Борис закрыл глаза. Он слушал ее голос, и ему казалось, что он идет откуда-то издалека. Приближается, останавливается как бы в раздумье и снова идет. И ни слова, а ее голос говорил ему, когда шаги ее замедлялись и когда она останавливалась, а потом делала шаг, и еще один, и еще…
Борис слушал ее голос и ждал, когда она придет к нему. А ведь еще несколько минут назад, увидев, как она спала, беззащитная и счастливая в своей беззащитности, он думал, что она вся открылась ему — вся, до самой последней капельки.
— Вот видишь, — улыбнулась Анна, — хочу рассказать сон, а получается про всю мою жизнь.
Это она остановилась. Сделала шаг и остановилась. Борис попробовал помочь ей:
— Доберемся и до сна, правда?
— Правда, правда…
Ей вдруг вспомнился отец — его худое, изможденное лицо с рыжеватой бородкой, глубоко запавшие глаза. «Прости меня, я загубил твою жизнь», — его прерывающийся голос, когда он говорил это матери. Бедный отец… Гордый, вспыльчивый, талантливый — и неудачливый во всем. Больше жизни он любил маму, мечтал о главе ради нее, а стал маленьким почтовым чиновником. До конца дней отец не мог смириться с этим и страдал от бессилия.
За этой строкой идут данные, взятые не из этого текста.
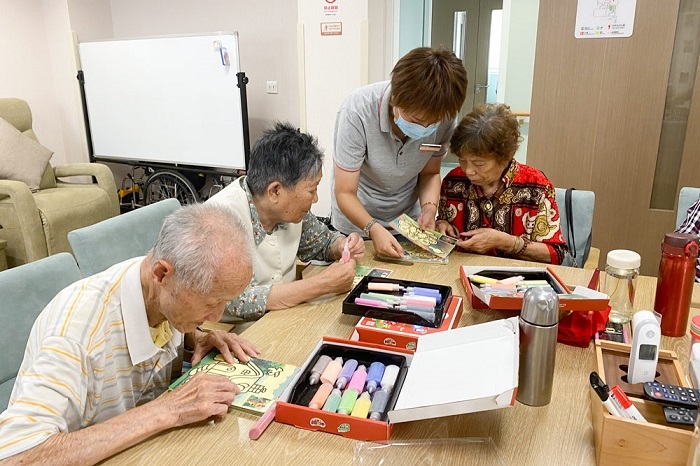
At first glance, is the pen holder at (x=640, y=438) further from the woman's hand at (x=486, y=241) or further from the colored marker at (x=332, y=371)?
the woman's hand at (x=486, y=241)

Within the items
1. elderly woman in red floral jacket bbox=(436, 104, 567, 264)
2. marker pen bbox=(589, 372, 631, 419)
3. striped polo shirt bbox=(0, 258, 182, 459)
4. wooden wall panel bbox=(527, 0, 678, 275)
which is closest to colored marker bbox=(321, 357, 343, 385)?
striped polo shirt bbox=(0, 258, 182, 459)

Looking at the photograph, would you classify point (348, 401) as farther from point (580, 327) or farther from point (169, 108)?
point (169, 108)

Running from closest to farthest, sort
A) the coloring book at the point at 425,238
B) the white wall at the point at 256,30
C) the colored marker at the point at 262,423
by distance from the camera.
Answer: the colored marker at the point at 262,423
the coloring book at the point at 425,238
the white wall at the point at 256,30

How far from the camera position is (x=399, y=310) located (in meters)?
1.35

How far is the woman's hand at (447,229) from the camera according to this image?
2.02 metres

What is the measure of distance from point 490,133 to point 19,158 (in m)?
3.76

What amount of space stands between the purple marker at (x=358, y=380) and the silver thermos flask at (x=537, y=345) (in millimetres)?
310

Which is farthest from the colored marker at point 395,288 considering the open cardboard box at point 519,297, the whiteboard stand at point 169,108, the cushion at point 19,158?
the cushion at point 19,158

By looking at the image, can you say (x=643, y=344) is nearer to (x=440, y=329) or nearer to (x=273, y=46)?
(x=440, y=329)

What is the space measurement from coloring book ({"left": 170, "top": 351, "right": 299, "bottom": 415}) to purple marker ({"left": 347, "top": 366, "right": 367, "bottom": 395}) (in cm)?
14

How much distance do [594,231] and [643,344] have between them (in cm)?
256

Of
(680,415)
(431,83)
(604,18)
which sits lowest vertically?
(680,415)

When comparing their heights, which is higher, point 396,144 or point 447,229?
point 396,144

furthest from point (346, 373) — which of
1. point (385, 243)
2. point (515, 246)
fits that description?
point (515, 246)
Одна мысль, что он загубил мамину жизнь, могла свести его в могилу. Если бы Борис узнал его жизнь, он понял бы многое…
— Мы жили бедно, — сказала Анна. — Очень бедно, на пятом этаже, под самой крышей, в маленькой квартирке. У нас в передней всегда чуть-чуть пахло нафталином, потому что мама доставала из большого сундука, который стоял под вешалкой, разные вещи и перетряхивала их, а что-то откладывала и несла в заклад. Сундук этот достался нам в наследство от бабушки. Мне казалось, что он волшебный, без дна, — мама только и делала, что вынимала оттуда то шаль, то кружевную мантилью, вздыхала и уходила со свертком…
Анна представила себе эту переднюю, обклеенную синими обоями, висячую лампу с белым стеклянным абажуром, похожим на остроконечную китайскую шляпу, и слева от двери под вешалкой, в углублении, низенький и широкий сундук, покрытый старым ковром. И опять будто почувствовала этот слабый запах нафталина…
Может быть, тогда, в передней, когда она смотрела, как мама, вздыхая, что-то достает из сундука, перетряхивает и кладет в сумку, — может быть, тогда и зародилась ее смутная, еще неопределенная мечта или сон, который она сама себе придумала?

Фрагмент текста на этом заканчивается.